Challenge ->
Pull out each line in the entries below that contains the word "forest", and list those lines.

### Given data ###

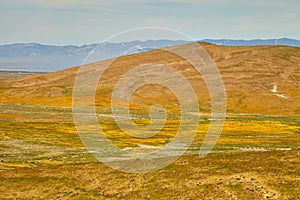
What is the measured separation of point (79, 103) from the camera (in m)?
194

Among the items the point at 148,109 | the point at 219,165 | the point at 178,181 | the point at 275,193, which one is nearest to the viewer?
the point at 275,193

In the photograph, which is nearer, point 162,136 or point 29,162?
point 29,162

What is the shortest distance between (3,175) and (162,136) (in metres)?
61.3

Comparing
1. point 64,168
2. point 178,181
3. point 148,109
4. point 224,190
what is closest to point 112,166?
point 64,168

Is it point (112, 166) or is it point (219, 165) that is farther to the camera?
point (112, 166)

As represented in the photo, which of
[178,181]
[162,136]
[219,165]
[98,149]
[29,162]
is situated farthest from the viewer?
[162,136]

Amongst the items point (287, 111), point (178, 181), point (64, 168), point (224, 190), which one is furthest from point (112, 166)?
point (287, 111)

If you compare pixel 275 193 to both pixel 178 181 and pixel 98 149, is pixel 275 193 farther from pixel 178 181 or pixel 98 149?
pixel 98 149

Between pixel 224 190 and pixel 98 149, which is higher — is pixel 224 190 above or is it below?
above

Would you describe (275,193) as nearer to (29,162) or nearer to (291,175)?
(291,175)

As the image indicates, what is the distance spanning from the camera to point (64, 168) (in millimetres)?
49906

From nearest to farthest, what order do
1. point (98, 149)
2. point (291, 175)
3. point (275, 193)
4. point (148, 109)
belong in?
point (275, 193), point (291, 175), point (98, 149), point (148, 109)

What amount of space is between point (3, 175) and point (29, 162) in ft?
41.8

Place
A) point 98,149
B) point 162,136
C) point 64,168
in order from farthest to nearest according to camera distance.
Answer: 1. point 162,136
2. point 98,149
3. point 64,168
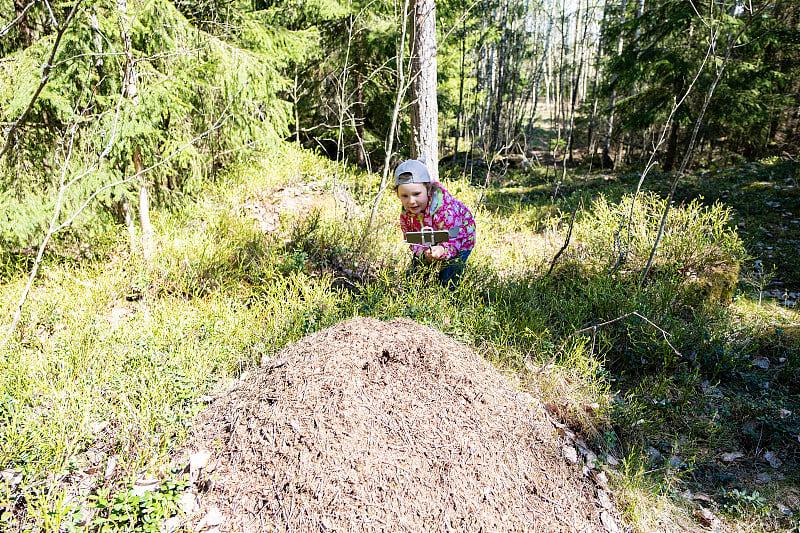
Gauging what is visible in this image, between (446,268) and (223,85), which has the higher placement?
(223,85)

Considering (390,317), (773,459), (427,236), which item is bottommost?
(773,459)

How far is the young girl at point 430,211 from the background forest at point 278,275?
48 cm

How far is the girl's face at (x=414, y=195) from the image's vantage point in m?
3.28

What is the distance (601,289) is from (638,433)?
1680 mm

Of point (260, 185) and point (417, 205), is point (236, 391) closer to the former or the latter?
point (417, 205)

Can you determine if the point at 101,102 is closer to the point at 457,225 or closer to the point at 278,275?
the point at 278,275

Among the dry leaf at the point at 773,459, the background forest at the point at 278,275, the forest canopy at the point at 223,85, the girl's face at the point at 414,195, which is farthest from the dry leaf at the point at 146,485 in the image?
the dry leaf at the point at 773,459

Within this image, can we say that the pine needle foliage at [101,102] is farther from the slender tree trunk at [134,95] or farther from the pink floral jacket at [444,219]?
the pink floral jacket at [444,219]

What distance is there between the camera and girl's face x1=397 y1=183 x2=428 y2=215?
10.8ft

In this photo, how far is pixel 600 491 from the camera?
2.27m

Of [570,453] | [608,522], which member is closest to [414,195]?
[570,453]

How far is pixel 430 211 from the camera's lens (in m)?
3.45

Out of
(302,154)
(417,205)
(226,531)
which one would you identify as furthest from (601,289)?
(302,154)

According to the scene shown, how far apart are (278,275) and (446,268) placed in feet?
5.85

###

The response ->
How far is the young girl at point 430,211 from the background forest at point 278,275?
Among the dry leaf at the point at 773,459, the background forest at the point at 278,275, the forest canopy at the point at 223,85, the girl's face at the point at 414,195, which is farthest from the dry leaf at the point at 146,485 in the image?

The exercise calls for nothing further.